> **Exercise goal**
In the data below, find the line with "En la fotografía" and output it along with every later line, exactly, but not the pictures.

Source records:
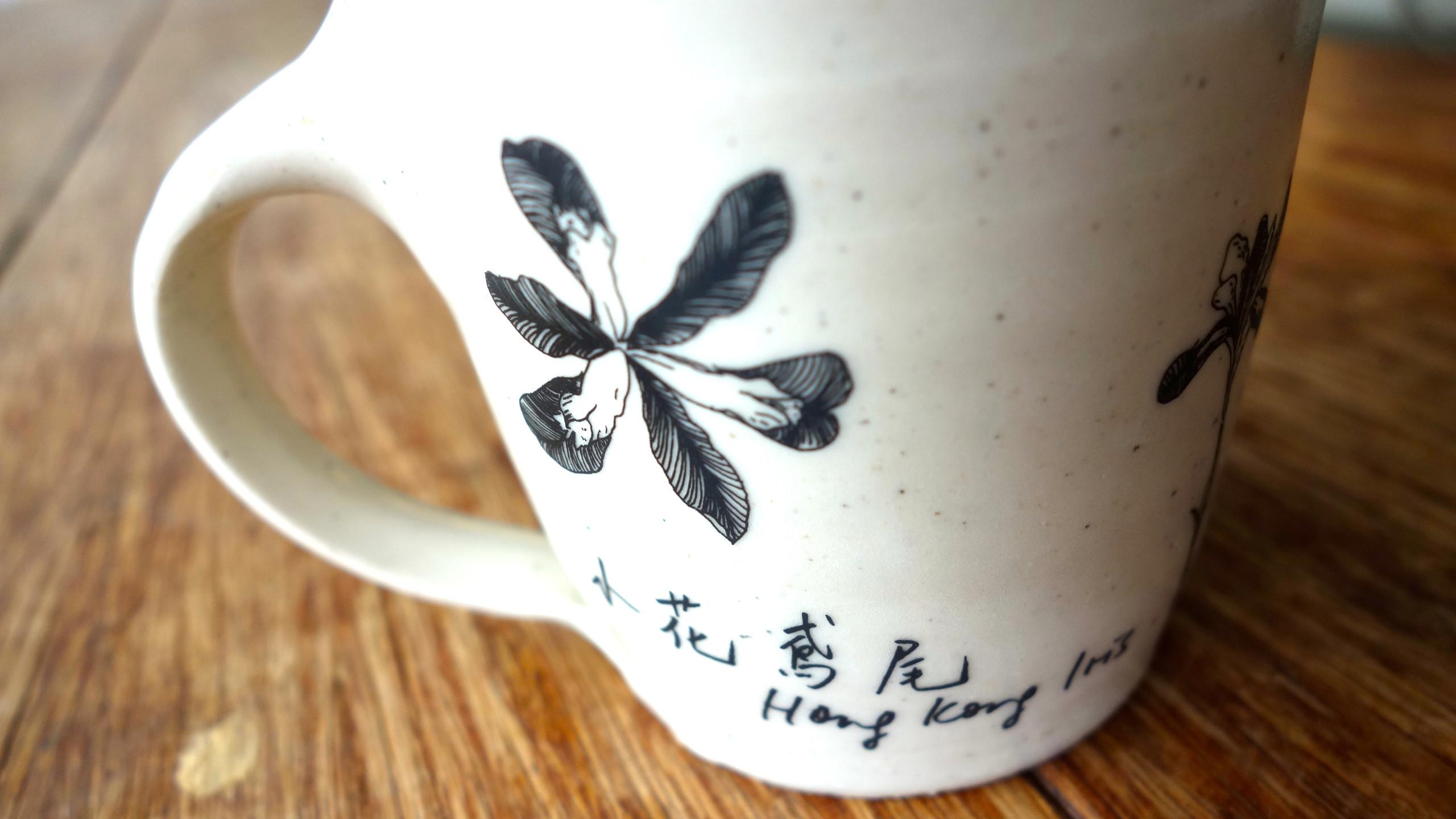 Hong Kong Iris 小花鳶尾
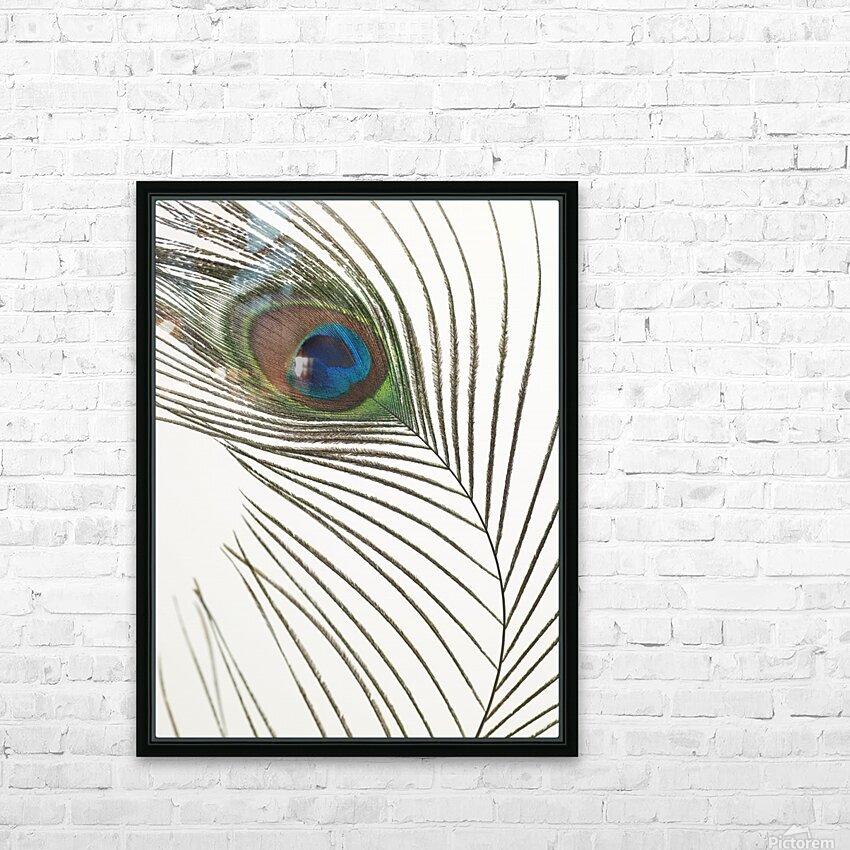 Peacock feather HD sublimation métal imprimé avec décoration flotteur cadre (boîte)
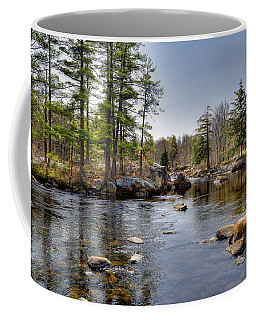 Coffee Mug featuring the photograph Spring Near Moose River Road by David Patterson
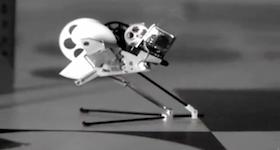 Bio-inspired Flying Robots bySabine Hauert, EPFL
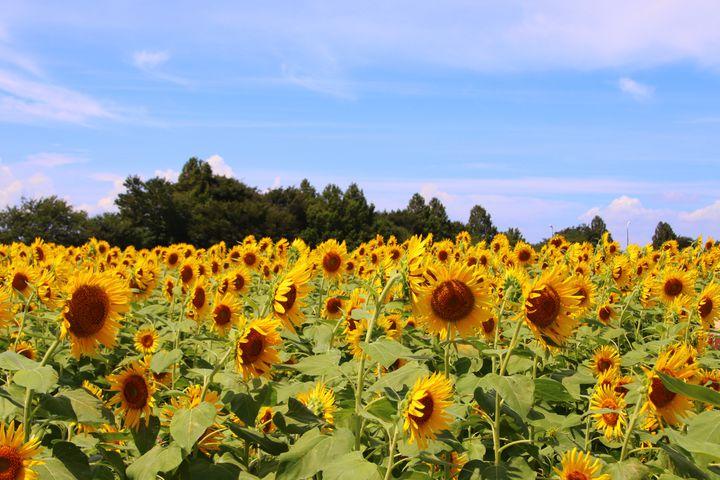 """休日は家族でお出かけ!家族連れがこの夏行くべき""""神奈川""""のスポット7選"""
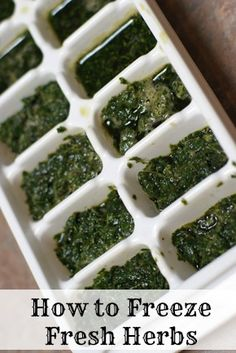 How to Freeze Fresh Herbs ~ part of our 31 Days of Freezer Cooking Recipes | 5DollarDinners.com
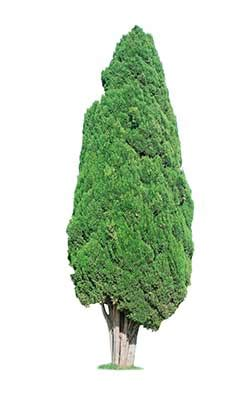 Cypress definition and meaning   Collins English Dictionary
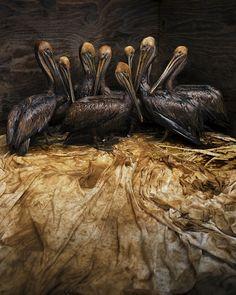 En la fotografía se puede ver un grupo de pelícanos, recogidos para limpiarlos y salvarles la vida, después de ser afectados por el derrame de petróleo de la plataforma Deep Water Horizon en el Golfo de Mexico.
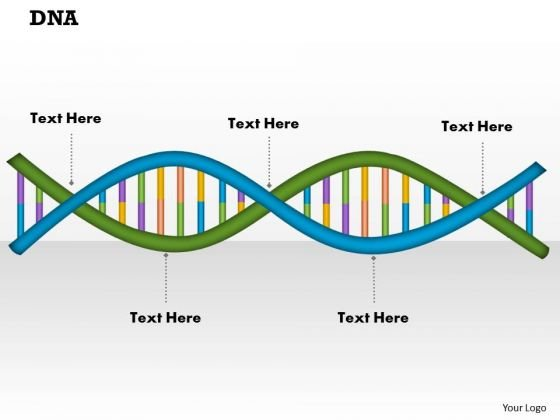 Dna PowerPoint Presentation Template
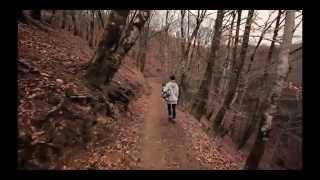 Accademia Aldo Galli - Nowadays video by Camilla Grasselli - Corso di Arti Visive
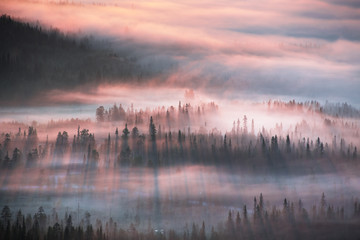 Forest in sunrise mist, Lapland, Finland, Europe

> **Response to this task**
 En la fotografía se puede ver un grupo de pelícanos, recogidos para limpiarlos y salvarles la vida, después de ser afectados por el derrame de petróleo de la plataforma Deep Water Horizon en el Golfo de Mexico.
 Dna PowerPoint Presentation Template
 Accademia Aldo Galli - Nowadays video by Camilla Grasselli - Corso di Arti Visive
 Forest in sunrise mist, Lapland, Finland, Europe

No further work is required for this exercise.